Put simply: The U.S. will nearly double the cost of medical care without dramatically improving the health of the nation.
For decades, health policy experts have pointed out the inefficiencies in medical care delivery. Research has estimated that inappropriate tests and ineffective procedures account for more than 30% of all money spent on American medical care.
This combination of troubling economics and untapped opportunity explain why value-based care has become medicine’s holy grail. What’s uncertain is whether the transformation in healthcare delivery and financing will be led from inside or outside the healthcare system.
Where The Health-System Hopes Hang
For years, Kaiser Permanente has led the nation in clinical quality and patient outcomes based on independent, third-party research via the National Committee for Quality Assurance (NCQA) and Medicare Star ratings.
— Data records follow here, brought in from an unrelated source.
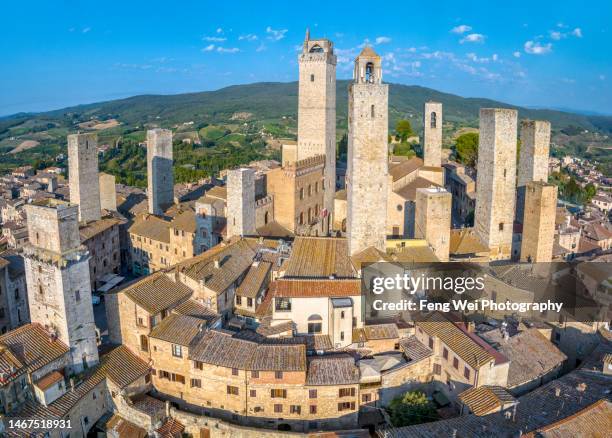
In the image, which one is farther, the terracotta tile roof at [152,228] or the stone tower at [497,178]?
the terracotta tile roof at [152,228]

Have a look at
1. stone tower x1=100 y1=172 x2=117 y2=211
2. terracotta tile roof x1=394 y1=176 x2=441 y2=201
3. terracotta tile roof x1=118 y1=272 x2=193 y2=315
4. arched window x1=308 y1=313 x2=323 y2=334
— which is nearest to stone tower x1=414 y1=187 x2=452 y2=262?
terracotta tile roof x1=394 y1=176 x2=441 y2=201

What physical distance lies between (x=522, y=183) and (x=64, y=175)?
255 feet

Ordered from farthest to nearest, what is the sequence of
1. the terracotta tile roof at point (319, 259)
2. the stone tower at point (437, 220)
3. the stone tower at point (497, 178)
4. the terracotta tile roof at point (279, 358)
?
the stone tower at point (497, 178), the stone tower at point (437, 220), the terracotta tile roof at point (319, 259), the terracotta tile roof at point (279, 358)

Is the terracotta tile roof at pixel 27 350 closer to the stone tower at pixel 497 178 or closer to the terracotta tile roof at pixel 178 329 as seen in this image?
the terracotta tile roof at pixel 178 329

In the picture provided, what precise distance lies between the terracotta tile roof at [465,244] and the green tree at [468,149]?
83.9 ft

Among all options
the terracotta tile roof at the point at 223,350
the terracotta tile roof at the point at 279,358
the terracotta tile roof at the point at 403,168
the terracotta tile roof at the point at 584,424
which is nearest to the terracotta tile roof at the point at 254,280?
the terracotta tile roof at the point at 223,350

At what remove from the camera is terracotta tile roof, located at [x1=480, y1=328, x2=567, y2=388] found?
23344 mm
Similarly, Geisinger was praised by President Obama for delivering high-quality care at a cost well below the national average.
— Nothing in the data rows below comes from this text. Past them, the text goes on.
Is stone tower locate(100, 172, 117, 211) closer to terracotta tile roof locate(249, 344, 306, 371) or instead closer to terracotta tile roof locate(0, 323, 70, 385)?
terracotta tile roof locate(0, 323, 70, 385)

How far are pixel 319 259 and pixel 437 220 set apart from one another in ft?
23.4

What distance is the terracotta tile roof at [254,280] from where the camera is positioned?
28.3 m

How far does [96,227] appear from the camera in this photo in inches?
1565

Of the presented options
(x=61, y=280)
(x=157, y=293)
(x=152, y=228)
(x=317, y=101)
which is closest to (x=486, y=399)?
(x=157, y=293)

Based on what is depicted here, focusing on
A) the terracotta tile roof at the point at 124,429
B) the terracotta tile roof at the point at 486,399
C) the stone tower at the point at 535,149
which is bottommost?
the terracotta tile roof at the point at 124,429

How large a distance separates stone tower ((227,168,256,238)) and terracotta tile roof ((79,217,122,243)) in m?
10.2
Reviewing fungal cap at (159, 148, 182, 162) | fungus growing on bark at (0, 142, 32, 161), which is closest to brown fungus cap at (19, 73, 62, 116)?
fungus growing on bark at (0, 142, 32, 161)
And yet, these organizations, and many other highly regarded national and regional health systems, are extremely vulnerable to disruption, especially when their strategy and operational decisions fail to align.
Kaiser, for its part, has struggled with growth while Geisinger’s care-delivery strategy has proven unsuccessful in recent years. Failed expansion efforts forced KP to exit multiple U.S. markets, including New York, North Carolina, Kansas and Texas. More recently, several of its existing regions have failed to grow market share and weakened financially.
Meanwhile, Geisinger has fallen on hard times after decades of market domination. As Bob Herman reported in STAT News: “Failed acquisitions, antitrust scrutiny, leadership changes, growing competition from local players, and a pandemic that temporarily upended how patients got care have forced Geisinger to abandon its independence. The system is coming off a year in which it lost $240 million from its patient care and insurance operations.”
Putting the pieces together, I believe the Kaiser-Geisinger deal represents an industry undergoing massive change as health systems face intensifying pressure from insurers and a growing threat from retailers like Amazon, CVS and Walmart. This upcoming battle over the future of value-based care represents a classic conflict between incumbents and new entrants.
Can The World’s Largest Companies Disrupt U.S. Healthcare?
Retail giants, including Amazon, Walmart and CVS, are among the nation’s 10 largest companies based on annual revenue.
They have a broad geographic presence and strong relationships with almost all self-funded businesses. Nearly all have acquired the necessary healthcare pieces—including clinicians, home-health services, pharmacies, insurance arms and electronic medical record systems—to replace the current medical system.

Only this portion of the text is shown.